Mesmo com todas essas leis de proteção ao trabalhador brasileiro outrora imperantes, segundo pesquisa feita junto a empresas multinacionais, o custo do salário mais os encargos sociais brasileiros são considerados baixos, conforme mencionou o Deputado e Ministro Aldo Rebelo no site do PCdoB.

Complementando, podemos dizer que os salários e os encargos sociais no Brasil não são tão baixos como aqueles praticados nos países asiáticos que escravizam seu povo. Mas, podemos dizer que tais custos no Brasil são bem mais baixos do que os praticados nos países desenvolvidos, em que há justa distribuição da renda.

Mas, além das citadas vantagens, o Brasil ainda tem muitas outras. Entre elas está o clima ameno, a inexistência de intempéries sísmicas e climáticas relevantes, as vastas áreas férteis cultiváveis, a ausência de desertos secos e gelados, as grandes reservas de minérios, a farta biodiversidade, a enorme capacidade hídrica e o grande índice de impunidade para os criminosos infiltrados na elite econômica e política.

Pergunta-se: Será que o acúmulo de reservas em dólares está sendo bom para os asiáticos?

De um lado, tal como no Brasil, a elite asiática parece estar satisfeita com seus ganhos, mas, de outro lado, o povo daquela região parece estar muito mal, também à semelhança do que acontece no Brasil. E o pior ainda pode acontecer.

15. PREVENDO A QUEBRA DOS ESTADOS UNIDOS DA AMÉRICA

Se os Estados Unidos quebrarem, por falta de aceitação de suas verdinhas, os países detentores de tais “reservas monetárias” em dólares terão trabalhado inutilmente, porque os americanos não terão como pagar o seu débito com bens e outras coisas palpáveis.

Mesmo as máquinas que estão em atividade terão que parar porque dentro daqueles países asiáticos não foi criado um mercado consumidor, que também não está sendo criado no Brasil. Assim, sobrarão somente bens automaticamente transformados em supérfluos porque de nada adianta produzir se não há consumidor.

Vai acontecer com os detentores das verdinhas o que aconteceu com aqueles que investiram na Alemanha antes da primeira guerra mundial. Vai ter muita gente queimando dinheiro inútil ou atirando-o pela janela como confete. Assim também aconteceu nos Estados Unidos quando eclodiu a Crise de 1929.

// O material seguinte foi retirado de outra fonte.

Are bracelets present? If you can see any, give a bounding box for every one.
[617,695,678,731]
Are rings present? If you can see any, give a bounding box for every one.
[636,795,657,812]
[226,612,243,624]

16. A NECESSÁRIA DISTRIBUIÇÃO DA RENDA COM OS TRABALHADORES

Por isso o Brasil precisa urgentemente promover uma justa distribuição da renda de forma a criar um cativo mercado interno para absorção os bens que agora são preferencialmente exportados.

E se o empresariado brasileiro e estrangeiro aqui estabelecido reclamar, o governo pode promover a estatização, transformando suas empresas em sociedades economia mista em que o Estado passa a ser o acionista majoritário, tal como foi sugerido fazer com a VARIG. E o caminho está aberto com a instituição das PPP - Parcerias Público Privadas.

Para os empresários que não tiverem dívidas a pagar ao Estado, seriam entregues títulos da dívida pública, além da parte minoritária das ações de suas empresas.

E isto não seria muito diferente do que já vem acontecendo há alguns anos. A maior parte dos empresários brasileiros vêm aplicando seus recursos financeiros em títulos públicos, na chamada ciranda financeira, porque no Brasil o ganho financeiro é maior do que o ganho com a produção.